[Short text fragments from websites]
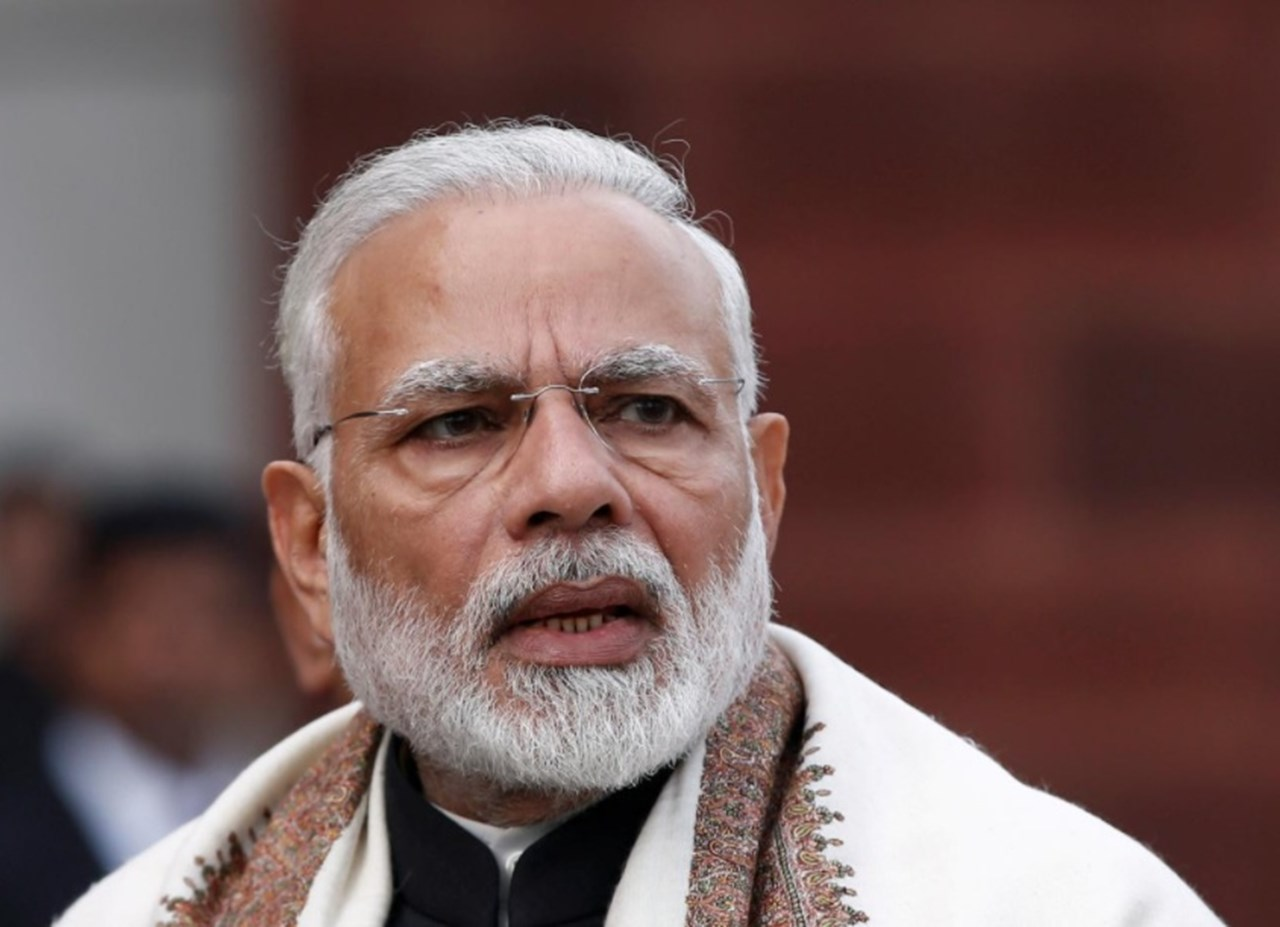 PM Modi guarantee crop prices to take all costs into account
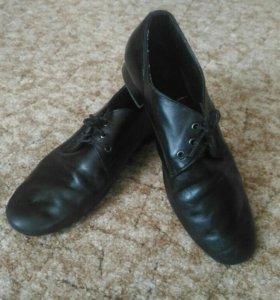 Туфли танцевальные (кожа)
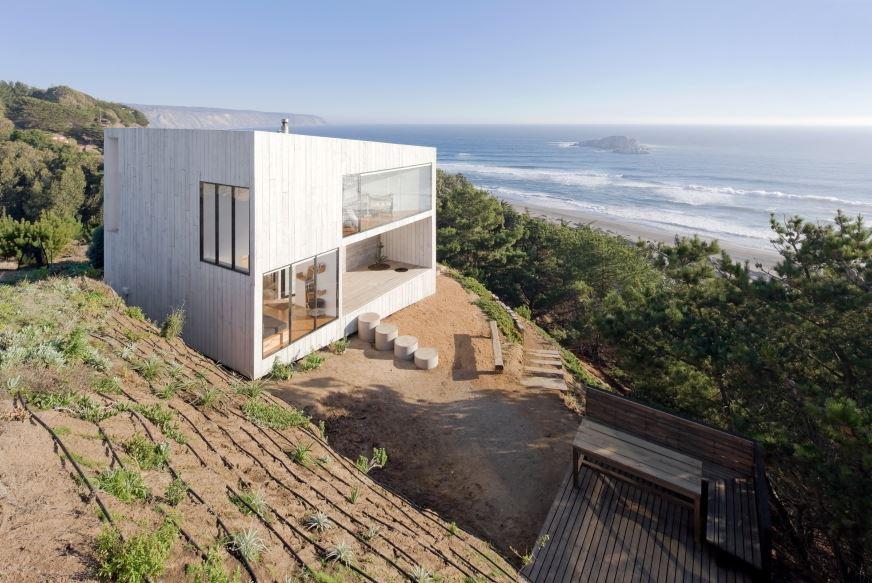 Dise o casa peque a de playa planos de arquitectura for Diseno de frente de casa pequena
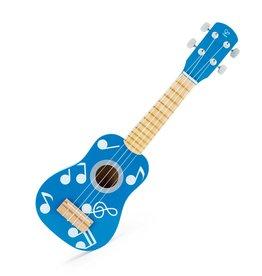 Hape Ukulele bleu Rock Star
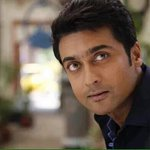 Mr @Suriya_offl ? Human beings age. What r you made of? We tend 2 look upon Hollywood artists when we have our own! https://t.co/ttRYKS0u5L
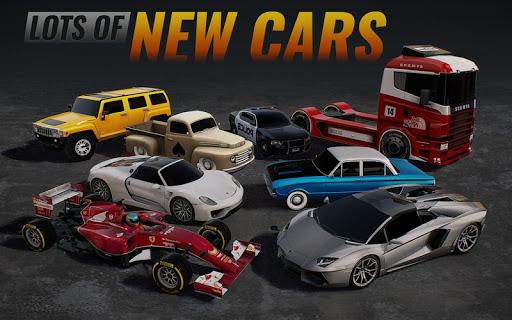 Race the Traffic Nitro screenshot 3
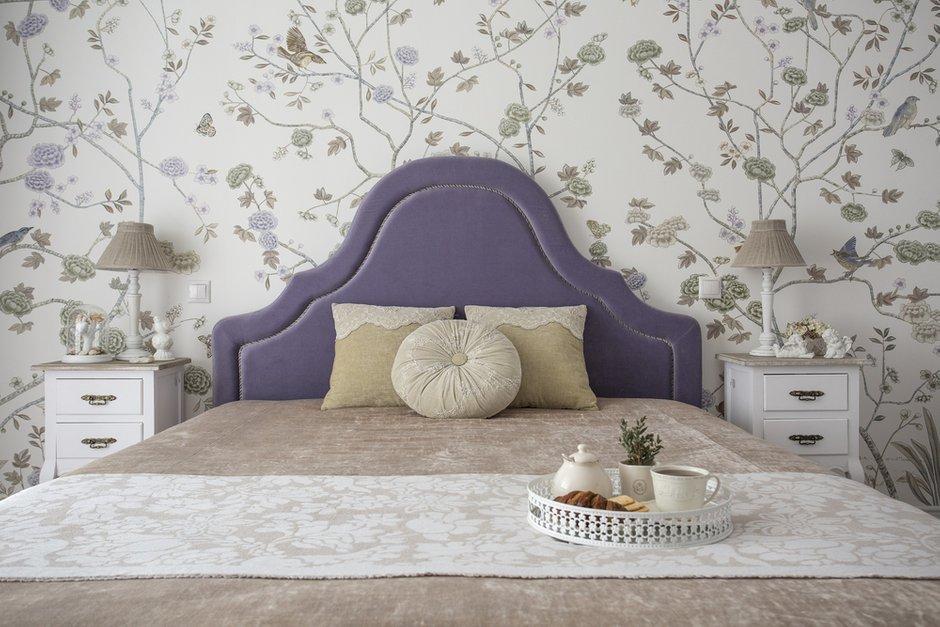 Фотография: Спальня в стиле Классический, Квартира, Проект недели, Москва, Светлана Юркова, Сталинка, 2 комнаты, 40-60 метров – фото на INMYROOM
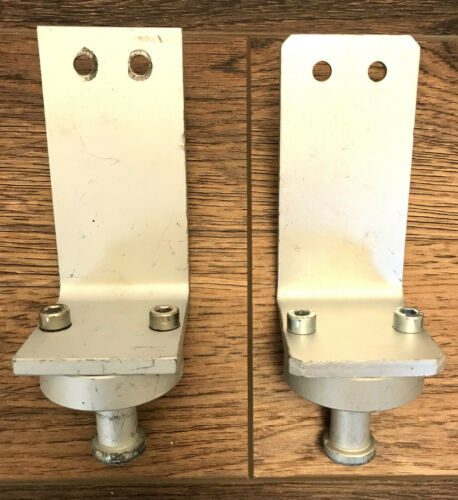 Manfrotto Lot of 2 L Shape brackets for 035 Clamps Lighting Equip GET 2 Per Buy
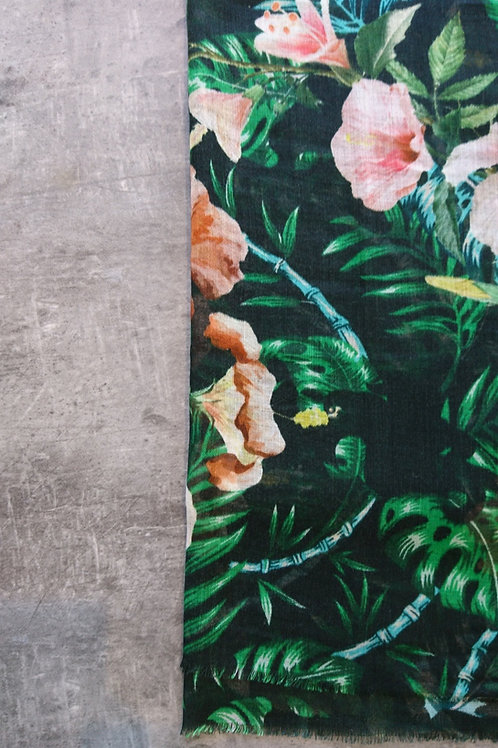 zomersjaal bloemen zwart/groen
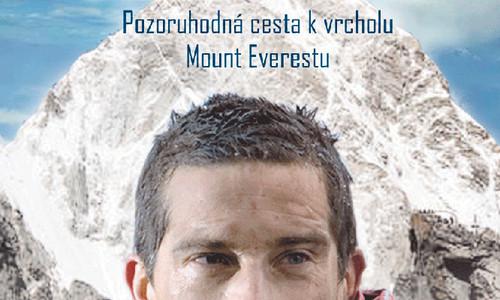 Bear Grylls, britský dobrodruh, bývalý člen speciálních jednotek a televizní moderátor přináší svůj příběh putování na Mount Everest v knižní podobě.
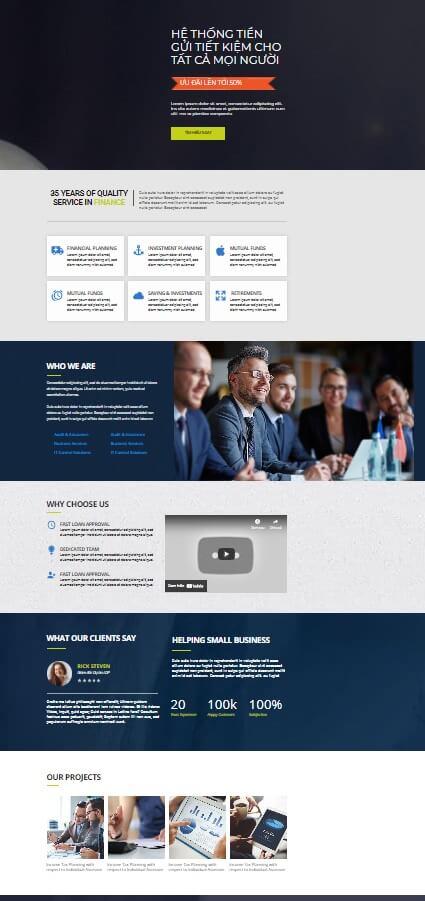 Landing Page tài chính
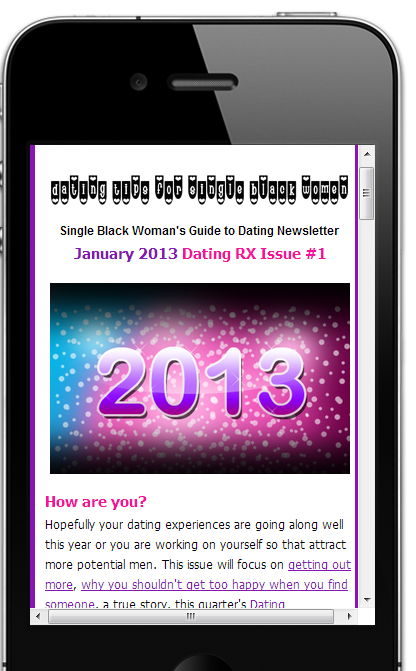 Dating Rx Mobile Newsletter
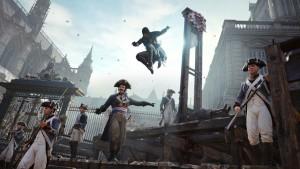 Demo Assassin's Creed Unity jeszcze w lipcu?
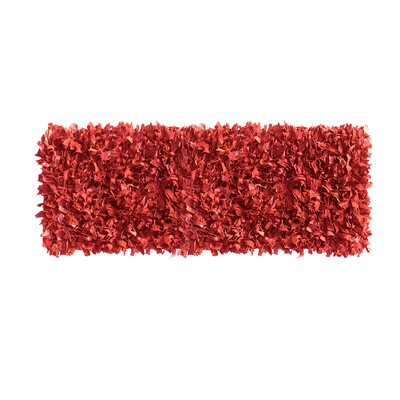 Handmade Red Area Rug Rug Size: Runner 2 x 77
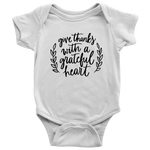 Give Thanks With A Grateful Heart Bodysuit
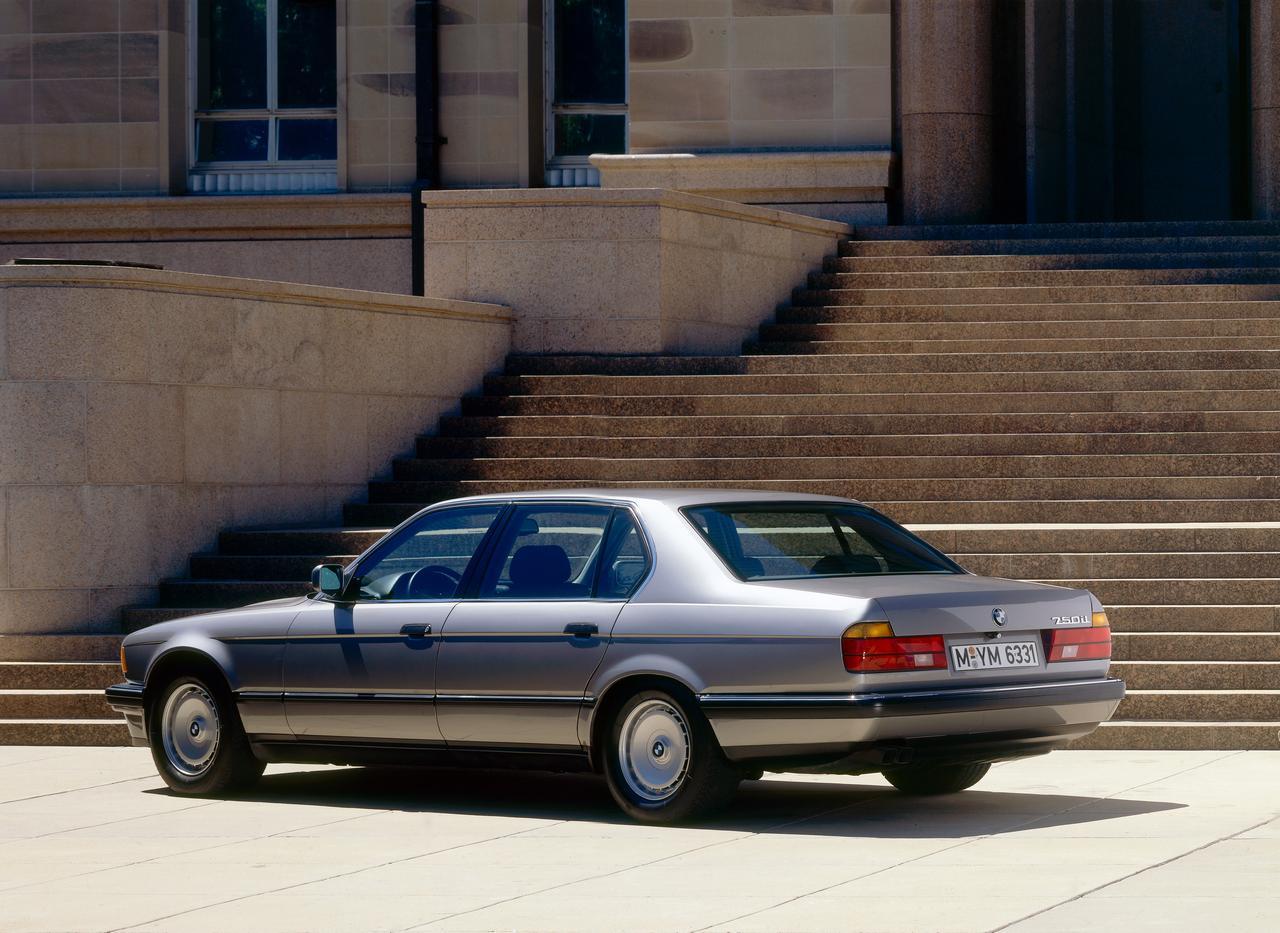 BMW-Serie-7-storia-history-prezzo-price-0-100_7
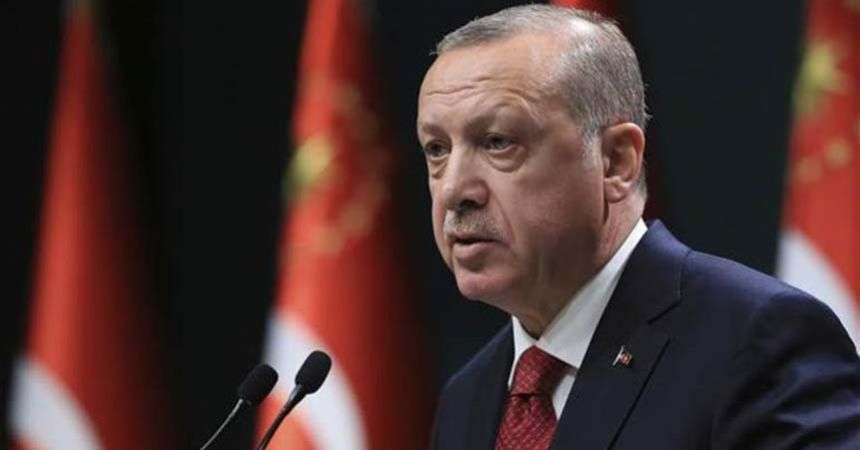 Türkiye erken seçime gidiyor... Tarih: 24 Haziran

▶ _What is being asked_: The answer must consist solely of the lines from the one with "Handmade Red Area" through the final line of the data, each reproduced exactly and with pictures omitted.

▶ _Output of the task_:
 Handmade Red Area Rug Rug Size: Runner 2 x 77
 Give Thanks With A Grateful Heart Bodysuit
 BMW-Serie-7-storia-history-prezzo-price-0-100_7
 Türkiye erken seçime gidiyor... Tarih: 24 Haziran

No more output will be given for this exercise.